» **STUDY QUESTIONS**:
a) Answer these about the forum thread on merging reads from two lanes:
(i) About how many samples were run on HiSeq?
(ii) What function did the previous topic mention for merging?
(iii) What does Colin Brislawn recommend keeping separate, and why?
Mark your answers (i), (ii), (iii), one per line.
b) Return everything in the forum thread on merging reads from "Alicia Reigel" down to "if you want.", copied word for word.
c) Take the forum thread on merging reads from two lanes further, starting after its last sentence.

Merging Reads from 2 lanes of the same sample

(Alicia R) #1


I have about 500 samples that were run on HiSeq. Because of a weird naming issue they didn’t have lane #s and thus were not easily uploaded via the Casava 1.8 format. The sequencing facility was able to fix this, but now each sample has two forward reads (one from lane1 and one from lane 2) and 2 reverse reads. They’re the same samples, but not duplicates of each other so truly need to have the data merged to have the full info for each sample. I’m wondering what the best practice for merging this type of data. I did see a previous topic (Best way to merge or group runs/samples) that was similar mention using the function ‘feature-table group’ however, I see that this function is no longer current. Is there a newer, better option, or is this still the best method.

Thank you!
Alicia Reigel

(Colin Brislawn) #2

Hello Alicia,

I’m glad you found that old post of mine. I hope your 2019 is off to a good start.

Turns out that function is still there:
(The qiime documentation breaks old links, but many of the functions still work.)

My advice from 2018 still holds: I recommend keeping all reps separate so you can measure batch effects, then merging reps if you want.

Let me know what you find!

(Alicia R) #3

Thank you! Thats good to know that the function still works.

I may have a question about the metadata files, but I need to take some time to look at the feature-table group documentation first. But I’m curious of having 2 R1 and 2 R2 for each sample will change the way I have to make my metadata file?

» **RECORD EXCERPTS**:

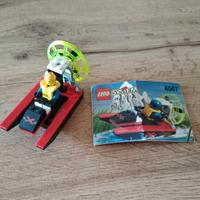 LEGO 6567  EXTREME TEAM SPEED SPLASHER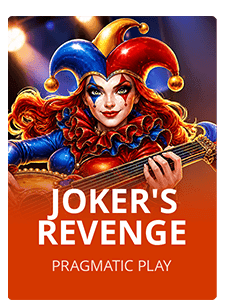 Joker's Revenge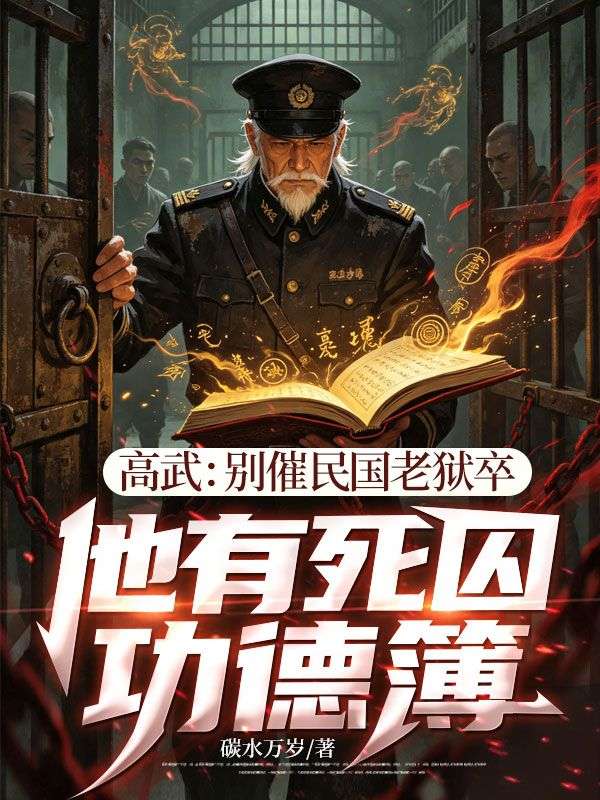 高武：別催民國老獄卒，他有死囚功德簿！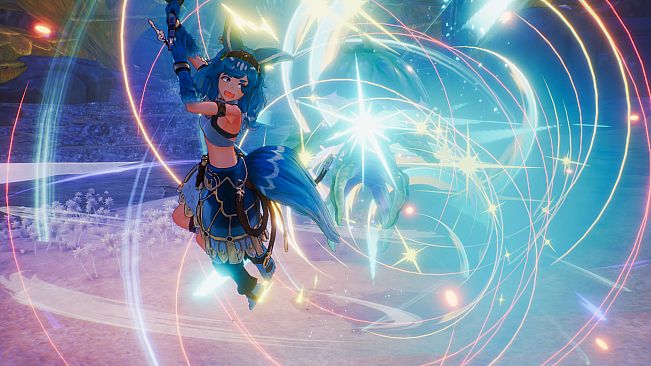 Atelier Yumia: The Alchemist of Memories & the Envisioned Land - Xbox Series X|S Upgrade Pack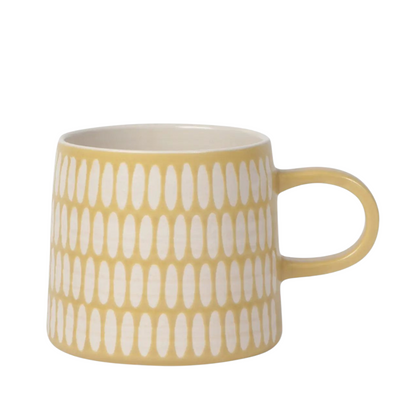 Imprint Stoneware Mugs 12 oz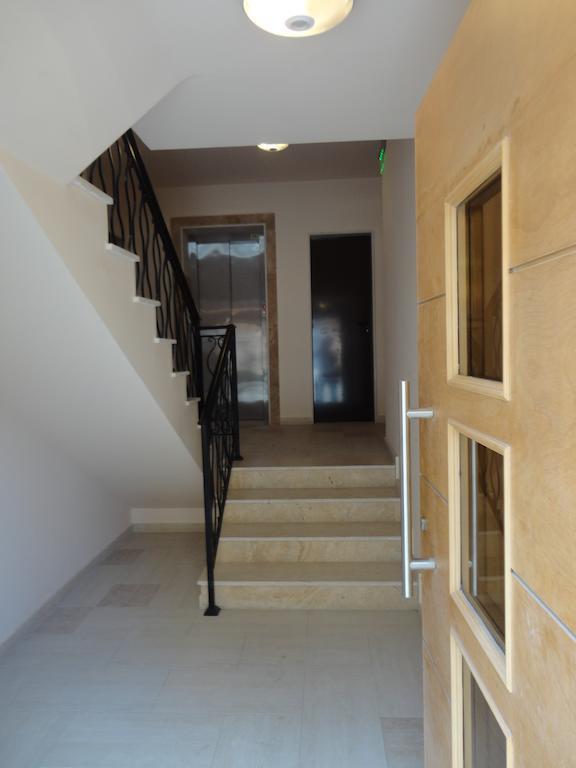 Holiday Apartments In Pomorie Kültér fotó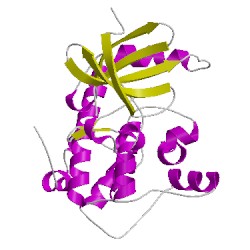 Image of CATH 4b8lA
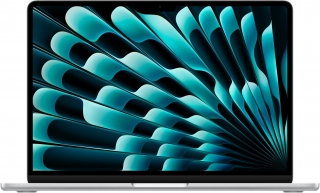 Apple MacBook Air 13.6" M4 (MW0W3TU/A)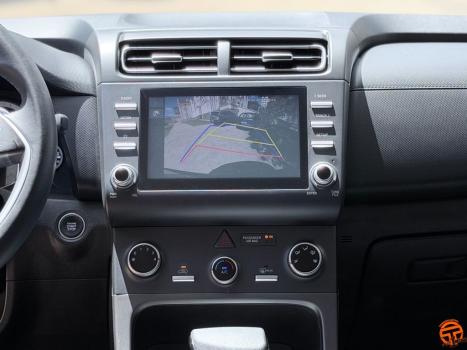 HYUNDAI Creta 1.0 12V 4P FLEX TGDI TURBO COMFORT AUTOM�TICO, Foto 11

» **ANSWERS TO THIS EXERCISE**:
a)
(i) About 500.
(ii) 'feature-table group'.
(iii) All reps, so batch effects can be measured.

b)
Alicia Reigel

(Colin Brislawn) #2

Hello Alicia,

I’m glad you found that old post of mine. I hope your 2019 is off to a good start.

Turns out that function is still there:
(The qiime documentation breaks old links, but many of the functions still work.)

My advice from 2018 still holds: I recommend keeping all reps separate so you can measure batch effects, then merging reps if you want.

c)
(Nicholas Bokulich) #4

It sounds like you want to use merge, not group, since your samples are on two different sequencing runs.

If the same samples used the same barcodes in each run, then you can use the same sample metadata file to demultiplex each run, then denoise them, then use qiime feature-table merge to merge the tables (and merge-seqs for the sequences).

If each run used different barcodes, then you will need to make two separate sample metadata files that reflect the different barcodes. After merging you can just keep using one of these since the sample IDs should be the same and the barcode does not matter after that.

(Alicia R) #5


Thank you for your response. I don’t know how this affects anything, but my samples were not run on two different runs. They’re from the exact same run but because of a weird naming issue they had to be divided up. They should definitely have the same barcodes.

Does merge still seem like the appropriate options since there shouldn’t be any batch effects?


(Nicholas Bokulich) #6

No, @colinbrislawn’s advice to use group is still best… I just wanted to check since your mention of two files for each sample made me think you may have multiple runs. merge will not work, since your reads are in the same run, will be processed together, and will produce a single feature table.

So you will need to make two metadata files: one containing the full list of samples (including duplicates), and the real sample names that you want to give all of these duplicates using the group command. Second, you will make a metadata file that has the correct names (that will be applied by the group command) and sample metadata you will use for analysis.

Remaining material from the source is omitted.